Dataset:
────────────────────
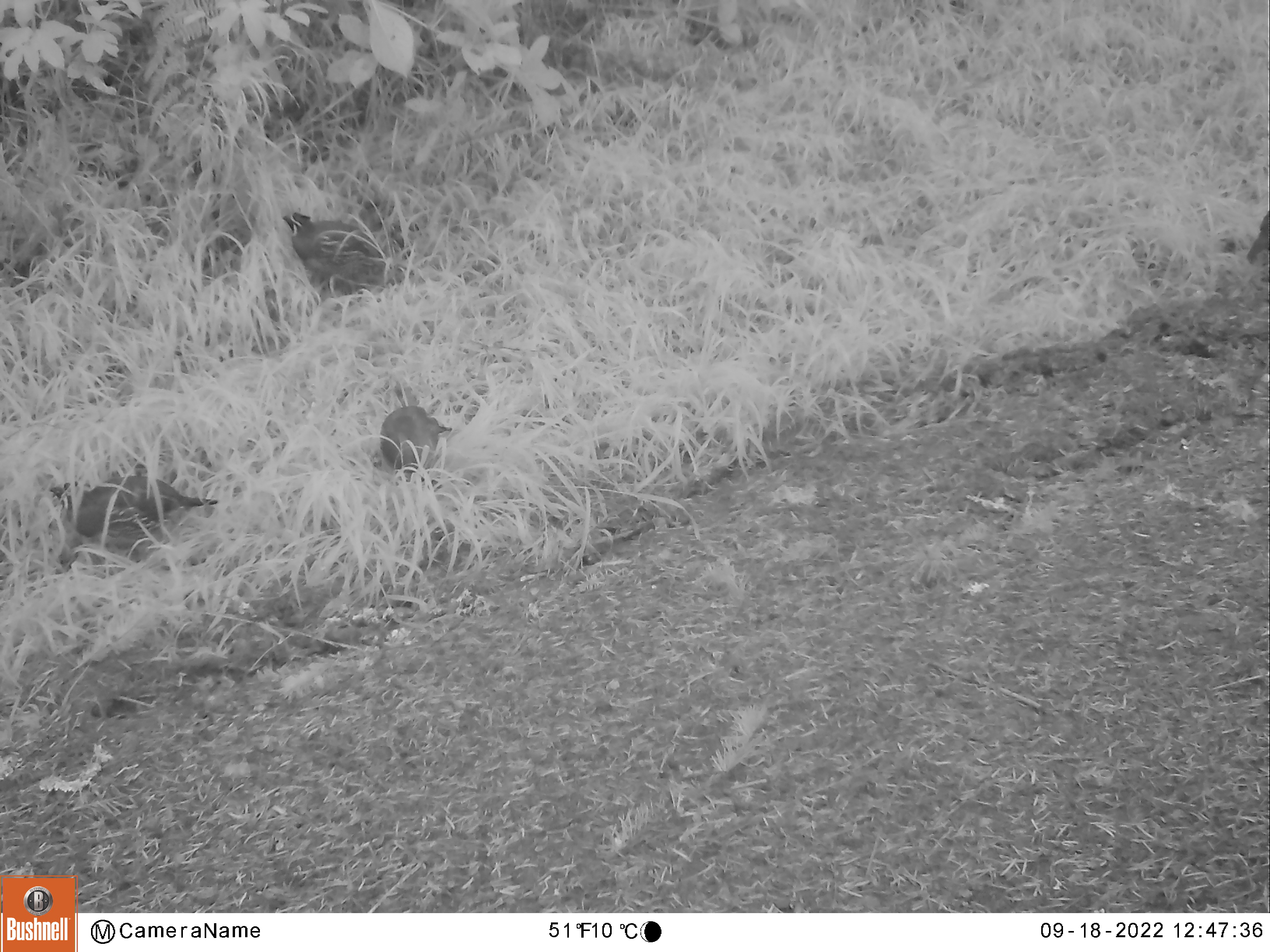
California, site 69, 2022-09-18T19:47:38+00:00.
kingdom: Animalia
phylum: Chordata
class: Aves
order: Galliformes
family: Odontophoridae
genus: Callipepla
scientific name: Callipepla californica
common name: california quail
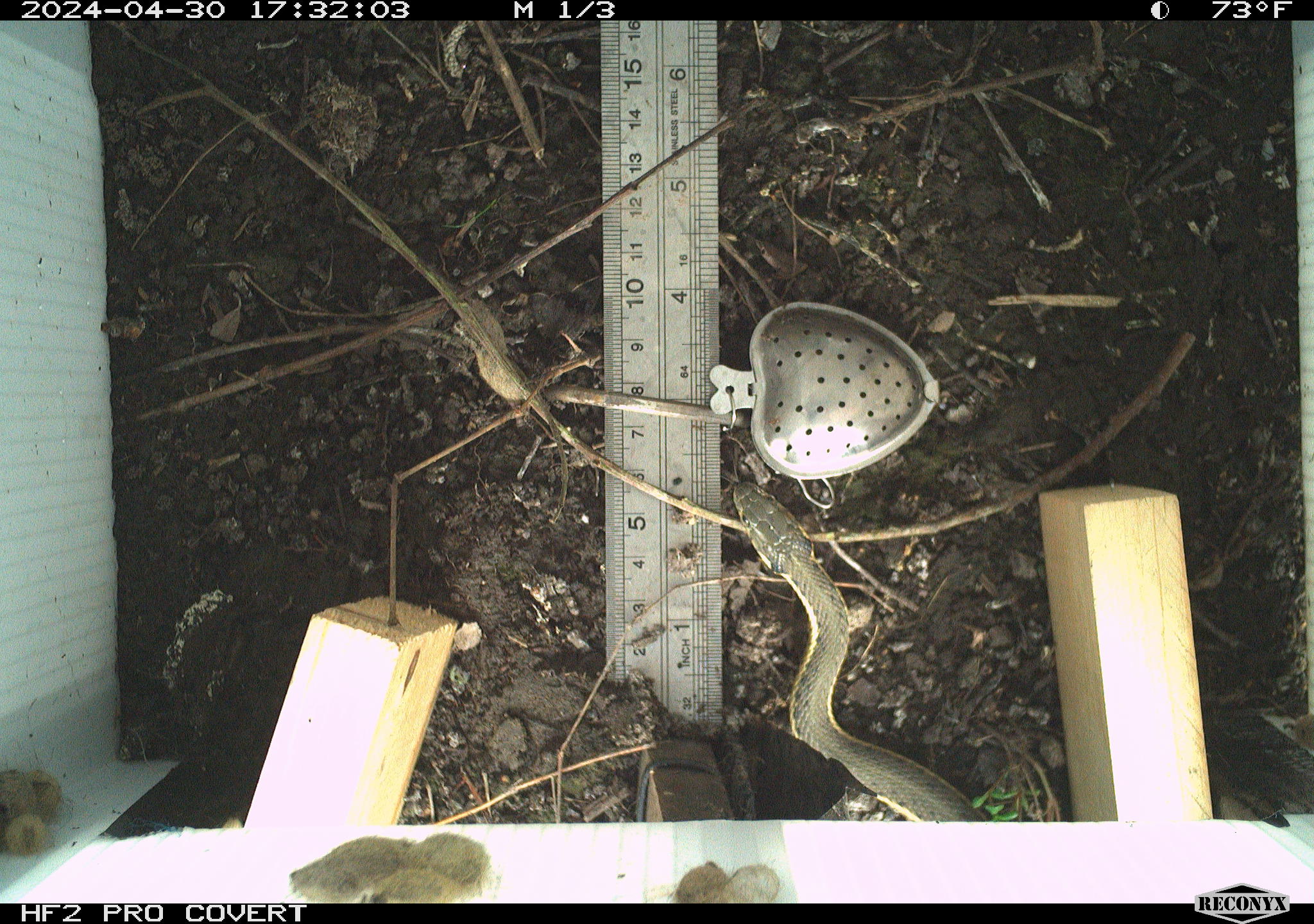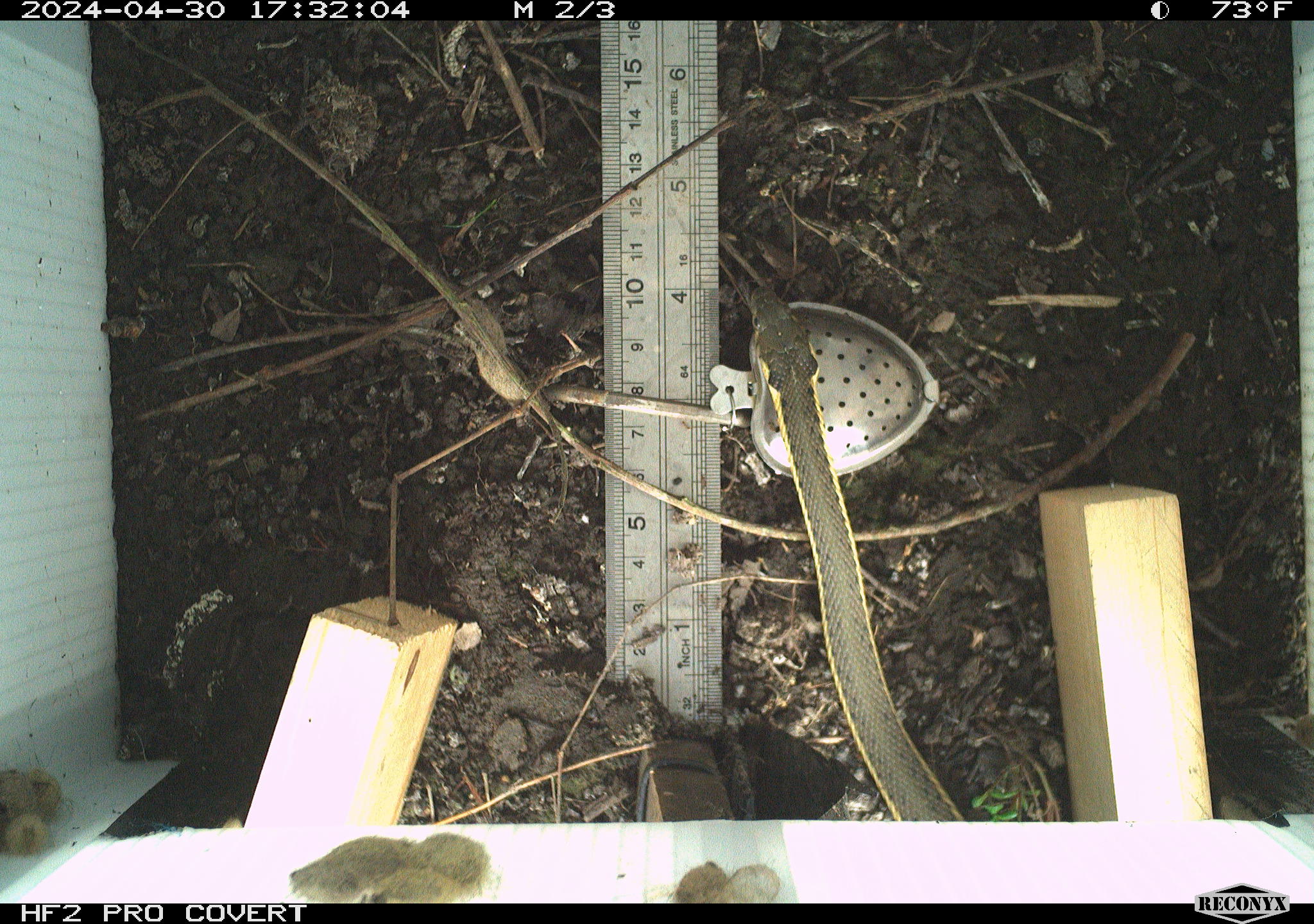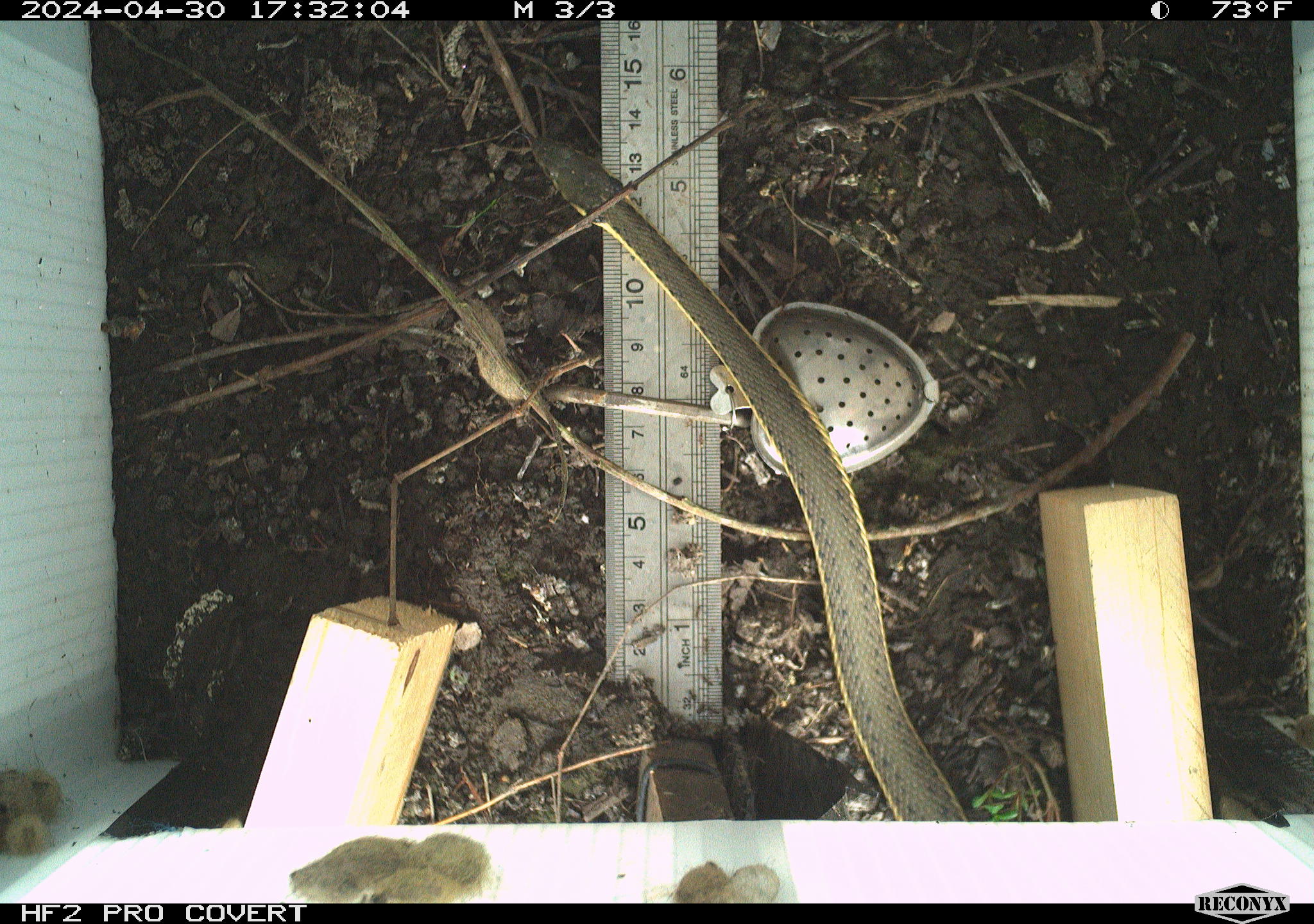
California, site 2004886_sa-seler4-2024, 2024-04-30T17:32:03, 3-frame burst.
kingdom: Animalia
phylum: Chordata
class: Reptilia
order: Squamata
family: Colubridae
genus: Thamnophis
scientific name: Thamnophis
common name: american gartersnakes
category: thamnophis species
────────────────────
What is expected: Any picture in the material is to be dropped; the rest is repeated exactly.

Response box:
California, site 69, 2022-09-18T19:47:38+00:00.
kingdom: Animalia
phylum: Chordata
class: Aves
order: Galliformes
family: Odontophoridae
genus: Callipepla
scientific name: Callipepla californica
common name: california quail
California, site 2004886_sa-seler4-2024, 2024-04-30T17:32:03, 3-frame burst.
kingdom: Animalia
phylum: Chordata
class: Reptilia
order: Squamata
family: Colubridae
genus: Thamnophis
scientific name: Thamnophis
common name: american gartersnakes
category: thamnophis species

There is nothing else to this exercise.